Oh, look what the mail lady brought! A few years ago I bought some dark fleece (a Sally Bill Special!) from Lopez Island Fibers, but I never got around to having it processed. Then, this year, I got some white and some light gray (also Sally Bills), and I sent all three of them of to Taylored Fibers in Quilcene, WA. Today, the resulting roving arrived. Each color produced 3-4 luscious, squishy, still a tiny bit sheepy rolls roving. (It was 13.1 lbs. of raw fleece. I think I got around 9.5-10 back. I need to weigh it on something more nuanced than a bathroom scale.) I'm not sure my spinning skills are up to the quality of the fleece, but there are three sheep to whom I owe my best effort. That's a lot of roving, right? So exciting!


Wednesday, November 20, 2013

The Same Only Different

I have long been wanting to add some heavier weight yarns to the Fleur de Fiber roster.
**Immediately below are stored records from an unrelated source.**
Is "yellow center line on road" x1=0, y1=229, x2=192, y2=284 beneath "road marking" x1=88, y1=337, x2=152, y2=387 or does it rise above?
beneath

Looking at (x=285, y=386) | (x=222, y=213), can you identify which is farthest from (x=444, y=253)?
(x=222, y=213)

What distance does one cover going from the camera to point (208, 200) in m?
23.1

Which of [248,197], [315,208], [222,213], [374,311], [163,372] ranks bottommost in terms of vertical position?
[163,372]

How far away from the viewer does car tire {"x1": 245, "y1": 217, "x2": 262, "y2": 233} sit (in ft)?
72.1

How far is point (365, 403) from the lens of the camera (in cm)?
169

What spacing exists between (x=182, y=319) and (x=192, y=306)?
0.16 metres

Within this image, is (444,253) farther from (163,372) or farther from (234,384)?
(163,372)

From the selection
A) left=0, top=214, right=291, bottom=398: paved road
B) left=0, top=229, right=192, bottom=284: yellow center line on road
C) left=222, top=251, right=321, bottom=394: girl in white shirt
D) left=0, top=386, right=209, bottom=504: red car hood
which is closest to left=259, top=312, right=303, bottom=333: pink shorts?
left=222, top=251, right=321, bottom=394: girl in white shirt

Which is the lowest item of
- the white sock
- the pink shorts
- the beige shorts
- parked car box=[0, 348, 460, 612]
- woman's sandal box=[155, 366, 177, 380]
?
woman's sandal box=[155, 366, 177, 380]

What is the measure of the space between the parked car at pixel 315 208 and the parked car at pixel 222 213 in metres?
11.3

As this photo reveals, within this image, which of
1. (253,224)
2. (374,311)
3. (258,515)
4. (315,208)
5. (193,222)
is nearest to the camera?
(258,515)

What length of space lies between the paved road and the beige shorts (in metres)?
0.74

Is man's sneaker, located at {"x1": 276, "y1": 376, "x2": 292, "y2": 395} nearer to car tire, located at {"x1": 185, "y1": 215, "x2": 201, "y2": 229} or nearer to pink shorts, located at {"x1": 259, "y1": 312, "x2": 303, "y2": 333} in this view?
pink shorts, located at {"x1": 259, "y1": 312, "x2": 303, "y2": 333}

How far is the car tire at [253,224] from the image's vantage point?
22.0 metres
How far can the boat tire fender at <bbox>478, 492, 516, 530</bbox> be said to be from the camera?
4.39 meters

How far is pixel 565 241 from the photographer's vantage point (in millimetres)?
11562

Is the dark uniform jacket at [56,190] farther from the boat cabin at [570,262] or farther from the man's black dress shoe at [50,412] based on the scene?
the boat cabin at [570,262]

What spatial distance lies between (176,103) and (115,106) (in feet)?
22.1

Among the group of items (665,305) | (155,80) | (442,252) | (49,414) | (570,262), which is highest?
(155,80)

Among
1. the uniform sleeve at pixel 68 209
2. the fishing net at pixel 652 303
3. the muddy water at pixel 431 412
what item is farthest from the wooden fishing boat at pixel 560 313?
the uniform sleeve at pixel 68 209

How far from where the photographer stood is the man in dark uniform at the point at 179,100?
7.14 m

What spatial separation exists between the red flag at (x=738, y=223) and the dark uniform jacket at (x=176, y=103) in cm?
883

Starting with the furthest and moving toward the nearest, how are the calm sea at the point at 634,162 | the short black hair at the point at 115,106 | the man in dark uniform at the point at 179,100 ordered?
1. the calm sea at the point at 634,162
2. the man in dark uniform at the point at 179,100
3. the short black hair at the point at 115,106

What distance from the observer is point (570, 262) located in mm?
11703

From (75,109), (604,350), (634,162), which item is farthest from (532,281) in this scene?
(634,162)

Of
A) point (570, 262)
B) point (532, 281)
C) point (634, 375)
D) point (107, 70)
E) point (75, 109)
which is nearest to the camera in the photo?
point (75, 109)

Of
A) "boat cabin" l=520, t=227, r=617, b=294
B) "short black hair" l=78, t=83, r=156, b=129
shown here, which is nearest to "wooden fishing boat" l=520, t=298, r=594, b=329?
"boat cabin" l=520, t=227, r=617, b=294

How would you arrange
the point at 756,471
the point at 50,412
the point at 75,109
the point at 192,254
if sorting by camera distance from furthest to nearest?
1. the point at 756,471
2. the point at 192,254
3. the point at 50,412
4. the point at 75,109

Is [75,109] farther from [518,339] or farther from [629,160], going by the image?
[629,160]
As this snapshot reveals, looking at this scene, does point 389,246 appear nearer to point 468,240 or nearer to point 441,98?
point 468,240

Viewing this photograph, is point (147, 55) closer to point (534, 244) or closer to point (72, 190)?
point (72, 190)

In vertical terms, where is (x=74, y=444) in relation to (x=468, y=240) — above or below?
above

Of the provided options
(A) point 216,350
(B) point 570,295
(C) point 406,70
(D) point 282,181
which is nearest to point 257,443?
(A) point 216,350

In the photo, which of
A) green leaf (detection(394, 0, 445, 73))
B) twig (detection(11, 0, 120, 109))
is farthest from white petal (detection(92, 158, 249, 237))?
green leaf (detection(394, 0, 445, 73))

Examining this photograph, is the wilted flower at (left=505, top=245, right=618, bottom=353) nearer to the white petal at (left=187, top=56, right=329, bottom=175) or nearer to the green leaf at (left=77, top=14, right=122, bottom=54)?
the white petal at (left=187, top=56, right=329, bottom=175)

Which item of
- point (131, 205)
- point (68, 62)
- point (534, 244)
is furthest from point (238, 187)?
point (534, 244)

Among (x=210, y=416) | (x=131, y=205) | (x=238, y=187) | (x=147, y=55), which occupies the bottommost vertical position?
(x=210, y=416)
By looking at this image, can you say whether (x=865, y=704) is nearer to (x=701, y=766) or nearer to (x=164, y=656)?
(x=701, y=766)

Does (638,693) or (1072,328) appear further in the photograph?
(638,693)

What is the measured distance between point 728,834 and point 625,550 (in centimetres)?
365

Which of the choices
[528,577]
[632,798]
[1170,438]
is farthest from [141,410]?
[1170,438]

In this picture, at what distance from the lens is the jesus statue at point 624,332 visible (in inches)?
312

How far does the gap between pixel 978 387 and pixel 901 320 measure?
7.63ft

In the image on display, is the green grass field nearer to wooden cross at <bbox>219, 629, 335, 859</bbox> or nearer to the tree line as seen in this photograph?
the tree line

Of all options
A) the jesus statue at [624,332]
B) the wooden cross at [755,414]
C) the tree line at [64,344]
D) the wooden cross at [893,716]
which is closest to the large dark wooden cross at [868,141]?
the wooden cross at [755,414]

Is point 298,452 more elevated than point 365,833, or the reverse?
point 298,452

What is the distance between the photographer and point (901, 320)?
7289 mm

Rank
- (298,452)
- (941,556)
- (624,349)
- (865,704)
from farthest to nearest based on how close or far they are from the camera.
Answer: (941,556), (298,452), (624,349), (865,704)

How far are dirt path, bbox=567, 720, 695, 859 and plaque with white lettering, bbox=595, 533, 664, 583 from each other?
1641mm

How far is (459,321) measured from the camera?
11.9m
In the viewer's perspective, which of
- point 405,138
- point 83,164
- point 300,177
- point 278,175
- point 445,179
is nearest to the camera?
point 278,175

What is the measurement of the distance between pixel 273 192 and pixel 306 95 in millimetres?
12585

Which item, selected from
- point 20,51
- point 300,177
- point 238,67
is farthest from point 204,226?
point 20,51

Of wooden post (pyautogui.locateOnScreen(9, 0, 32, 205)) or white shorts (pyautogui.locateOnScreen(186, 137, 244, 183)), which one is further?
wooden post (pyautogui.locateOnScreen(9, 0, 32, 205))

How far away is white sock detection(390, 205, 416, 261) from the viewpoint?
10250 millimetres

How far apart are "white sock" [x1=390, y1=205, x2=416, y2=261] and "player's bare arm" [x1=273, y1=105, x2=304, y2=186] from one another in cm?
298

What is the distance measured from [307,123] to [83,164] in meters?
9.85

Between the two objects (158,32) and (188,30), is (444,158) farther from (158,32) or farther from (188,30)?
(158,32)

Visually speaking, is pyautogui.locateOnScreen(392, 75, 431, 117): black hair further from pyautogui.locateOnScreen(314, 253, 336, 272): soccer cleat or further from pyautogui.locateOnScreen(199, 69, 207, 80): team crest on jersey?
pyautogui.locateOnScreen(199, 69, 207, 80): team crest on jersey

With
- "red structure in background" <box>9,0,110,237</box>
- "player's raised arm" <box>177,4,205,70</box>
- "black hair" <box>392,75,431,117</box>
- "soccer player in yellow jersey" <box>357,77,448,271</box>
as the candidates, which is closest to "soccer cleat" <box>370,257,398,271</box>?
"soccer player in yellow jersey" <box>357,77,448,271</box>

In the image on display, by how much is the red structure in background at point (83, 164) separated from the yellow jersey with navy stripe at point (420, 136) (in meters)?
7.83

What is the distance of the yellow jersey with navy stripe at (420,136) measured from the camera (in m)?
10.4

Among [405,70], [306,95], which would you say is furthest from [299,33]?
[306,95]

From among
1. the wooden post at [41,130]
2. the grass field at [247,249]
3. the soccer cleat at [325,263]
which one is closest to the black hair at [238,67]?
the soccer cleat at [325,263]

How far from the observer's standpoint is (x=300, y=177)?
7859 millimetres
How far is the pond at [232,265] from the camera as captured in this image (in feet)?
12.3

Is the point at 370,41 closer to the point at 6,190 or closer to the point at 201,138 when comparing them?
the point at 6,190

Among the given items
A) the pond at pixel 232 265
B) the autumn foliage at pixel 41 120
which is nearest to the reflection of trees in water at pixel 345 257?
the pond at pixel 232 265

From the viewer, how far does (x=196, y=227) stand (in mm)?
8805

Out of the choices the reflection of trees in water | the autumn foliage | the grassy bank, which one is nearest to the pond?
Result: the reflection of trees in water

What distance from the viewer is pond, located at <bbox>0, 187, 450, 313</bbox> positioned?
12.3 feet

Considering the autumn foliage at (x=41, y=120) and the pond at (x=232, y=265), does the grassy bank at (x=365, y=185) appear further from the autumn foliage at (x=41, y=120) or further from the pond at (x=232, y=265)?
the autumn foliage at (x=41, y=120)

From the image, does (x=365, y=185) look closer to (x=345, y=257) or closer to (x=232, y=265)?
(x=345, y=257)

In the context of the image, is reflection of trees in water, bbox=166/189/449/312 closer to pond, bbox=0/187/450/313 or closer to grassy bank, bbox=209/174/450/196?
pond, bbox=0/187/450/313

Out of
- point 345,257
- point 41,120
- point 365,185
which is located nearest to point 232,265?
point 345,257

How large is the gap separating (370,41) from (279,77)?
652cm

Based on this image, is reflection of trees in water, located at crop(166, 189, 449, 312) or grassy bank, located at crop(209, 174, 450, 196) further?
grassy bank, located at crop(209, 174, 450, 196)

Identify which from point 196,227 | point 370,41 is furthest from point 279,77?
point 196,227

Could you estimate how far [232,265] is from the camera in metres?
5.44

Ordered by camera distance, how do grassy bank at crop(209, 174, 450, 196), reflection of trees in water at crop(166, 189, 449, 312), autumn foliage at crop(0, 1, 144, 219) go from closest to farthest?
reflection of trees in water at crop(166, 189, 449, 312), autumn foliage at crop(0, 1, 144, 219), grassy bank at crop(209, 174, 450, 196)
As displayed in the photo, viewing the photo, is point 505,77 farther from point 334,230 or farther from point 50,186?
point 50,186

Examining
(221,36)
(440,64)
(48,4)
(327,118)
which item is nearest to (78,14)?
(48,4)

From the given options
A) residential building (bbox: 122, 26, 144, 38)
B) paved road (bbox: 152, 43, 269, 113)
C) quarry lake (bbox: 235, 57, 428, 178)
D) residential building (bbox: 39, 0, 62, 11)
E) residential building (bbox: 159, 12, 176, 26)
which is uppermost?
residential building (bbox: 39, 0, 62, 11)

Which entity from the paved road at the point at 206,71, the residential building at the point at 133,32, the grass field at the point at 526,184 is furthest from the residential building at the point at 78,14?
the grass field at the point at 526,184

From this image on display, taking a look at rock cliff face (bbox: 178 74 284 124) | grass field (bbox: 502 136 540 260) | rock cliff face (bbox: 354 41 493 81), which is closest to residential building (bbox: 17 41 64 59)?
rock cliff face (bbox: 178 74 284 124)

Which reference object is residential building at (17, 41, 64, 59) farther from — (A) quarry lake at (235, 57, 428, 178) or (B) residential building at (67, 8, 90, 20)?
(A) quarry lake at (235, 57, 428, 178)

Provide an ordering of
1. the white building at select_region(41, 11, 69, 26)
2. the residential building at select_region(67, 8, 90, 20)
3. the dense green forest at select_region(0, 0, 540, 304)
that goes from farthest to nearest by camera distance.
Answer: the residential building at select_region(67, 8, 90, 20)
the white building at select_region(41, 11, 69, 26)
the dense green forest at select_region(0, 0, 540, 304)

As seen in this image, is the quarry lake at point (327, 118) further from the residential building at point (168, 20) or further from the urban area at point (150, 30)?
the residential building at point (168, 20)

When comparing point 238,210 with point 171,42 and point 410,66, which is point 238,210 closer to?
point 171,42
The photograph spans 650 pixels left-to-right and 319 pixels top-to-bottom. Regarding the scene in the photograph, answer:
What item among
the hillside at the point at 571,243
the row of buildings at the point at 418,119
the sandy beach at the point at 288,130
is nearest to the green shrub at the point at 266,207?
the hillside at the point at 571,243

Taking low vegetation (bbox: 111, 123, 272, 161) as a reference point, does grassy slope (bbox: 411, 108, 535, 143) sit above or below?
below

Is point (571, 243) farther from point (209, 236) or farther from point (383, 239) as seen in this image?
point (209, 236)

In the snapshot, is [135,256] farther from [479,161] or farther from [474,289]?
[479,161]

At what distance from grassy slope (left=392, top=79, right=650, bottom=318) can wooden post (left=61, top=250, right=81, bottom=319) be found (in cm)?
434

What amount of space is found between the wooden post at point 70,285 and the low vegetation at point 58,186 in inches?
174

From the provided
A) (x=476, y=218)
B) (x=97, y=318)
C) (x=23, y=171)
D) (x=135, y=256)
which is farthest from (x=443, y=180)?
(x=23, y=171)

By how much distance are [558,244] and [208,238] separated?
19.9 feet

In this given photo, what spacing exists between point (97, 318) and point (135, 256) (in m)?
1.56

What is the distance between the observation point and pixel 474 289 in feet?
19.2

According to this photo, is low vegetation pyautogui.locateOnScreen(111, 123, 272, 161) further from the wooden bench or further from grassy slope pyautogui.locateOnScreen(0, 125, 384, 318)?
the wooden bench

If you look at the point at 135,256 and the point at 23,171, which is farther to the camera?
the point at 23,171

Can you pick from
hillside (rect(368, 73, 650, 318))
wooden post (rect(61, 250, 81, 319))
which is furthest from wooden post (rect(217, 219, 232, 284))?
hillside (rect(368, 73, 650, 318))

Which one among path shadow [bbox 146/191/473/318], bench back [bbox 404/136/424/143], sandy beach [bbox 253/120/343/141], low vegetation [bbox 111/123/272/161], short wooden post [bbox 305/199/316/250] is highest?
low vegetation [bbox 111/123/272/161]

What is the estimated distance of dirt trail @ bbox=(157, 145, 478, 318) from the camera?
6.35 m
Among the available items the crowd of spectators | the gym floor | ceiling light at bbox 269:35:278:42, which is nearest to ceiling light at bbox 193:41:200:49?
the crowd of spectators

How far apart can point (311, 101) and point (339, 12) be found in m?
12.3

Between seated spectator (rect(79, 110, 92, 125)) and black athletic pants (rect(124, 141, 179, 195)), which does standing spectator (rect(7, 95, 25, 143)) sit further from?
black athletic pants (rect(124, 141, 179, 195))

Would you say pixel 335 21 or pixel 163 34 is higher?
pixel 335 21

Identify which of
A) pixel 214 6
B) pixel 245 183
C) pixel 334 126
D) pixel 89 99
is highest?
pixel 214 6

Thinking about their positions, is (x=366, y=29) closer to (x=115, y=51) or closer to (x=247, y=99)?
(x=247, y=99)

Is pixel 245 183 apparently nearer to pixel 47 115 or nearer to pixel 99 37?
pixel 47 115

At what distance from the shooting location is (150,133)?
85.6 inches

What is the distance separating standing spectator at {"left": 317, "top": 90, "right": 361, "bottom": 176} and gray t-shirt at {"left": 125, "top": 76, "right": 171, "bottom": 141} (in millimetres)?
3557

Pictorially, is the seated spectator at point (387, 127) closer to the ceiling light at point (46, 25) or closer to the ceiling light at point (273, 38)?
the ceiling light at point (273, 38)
A few challenges stood in my way. The highest hurdle is that I have limits to the amount of one yarn I can dye at one time. That means it can be a challenge to dye a sweater's worth in one go. (It's not impossible, just a bit challenging.) 

I think I've found some heavier-weight yarns I like well enough to move forward. One of the most exciting things about them is that they are grown, processed and milled in the US. I love that. As a fiber lover, I realistically know that the medium I love has environmental impacts. We all love superwash yarns. They're great for socks, baby things, and the like. Superwash takes dye in a way that makes it shine. You can get subtle shading effects that are impossible in untreated fiber. It all makes good sense. Think of superwash like hair conditioner, which smoothes the scales on your hair and creates a sleeker surface to reflect light, only in a longer-lasting fashion. (Be aware, though, when washing your superwash garments, it is a process, and it can--eventually--wear off if you wash your garments a lot. I still hand wash most garments, and if I do machine wash, I do it on delicate, in cold, with the same wool wash I use to wash and rinse dyed yarns. Better safe than sorry, and while it's a bit more work, compared to the work I put into knitting my garments, it's a drop in the bucket. But I digress.) Superwash is a chemical process. I have no idea what it is, and I've been told almost all of it happens in China. (Even yarn grown and spun here, if it's superwash, probably took a round trip cruise to China.) I will still love--and dye--yarns that come from other places, but if I can find quality products closer to home, it feels good. (I try to do some due diligence, but it isn't easy or transparent. One of the most interesting things I ever heard was that the "Buy Local" label doesn't tell the whole story. The example was lamb. New Zealand lamb could have a smaller carbon footprint than lamb grown a few states away, depending on what they're fed, how much irrigation is required, etc. we can drive ourselves mad trying to figure it all out.)

At a little test, this week I will be listing fraternal twin skeins in the etsy store. One is natural white, one natural gray. They go in the pot together, and they take the color quite differently. Some pairs are very contrasted, others are closer, but they are fun paired in striped garments. I am writing up a simple hat pattern that makes great use of the twins' uniqueness. Plus, you can get 2-3 hats (depending on size) for the pair!